Yesterday, however, the strategy started to fail. Rumours were published about the likelihood of local transmission in Miami Beach. Those led to Mayor Levine's loud denials, which suggest he wasn't in the loop, or he was trying to smother the rumours until the governor reported the truth this morning.
I can well imagine that the rumours originated in Miami's healthcare specialists, who may indeed have considered themselves muzzled. If they leaked the Miami Beach story, they can easily leak more, like the time when the first Miami Beach Zika case was confirmed.
At that point Governor Scott will look like someone keeping secrets, someone not quite on the level. He can blame his staff, who should have told him that the screwup is never as bad as the coverup, which this begins to look like.

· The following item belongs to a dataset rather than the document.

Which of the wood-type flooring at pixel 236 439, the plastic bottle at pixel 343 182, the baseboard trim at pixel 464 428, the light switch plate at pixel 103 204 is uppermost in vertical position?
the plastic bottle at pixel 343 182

They should also have told him that by September no one will care—by then, local Zika transmission will be all over south Florida, and likely moving around the Gulf Coast as far as Houston. No one will remember, or care, when somebody in Miami Beach first caught Zika from a mosquito.
The basic principle of crisis communication is just nine words long:
Tell the truth.
Tell it often.
Tell it well.
And if you don't, with any luck your healthcare experts will do it for you.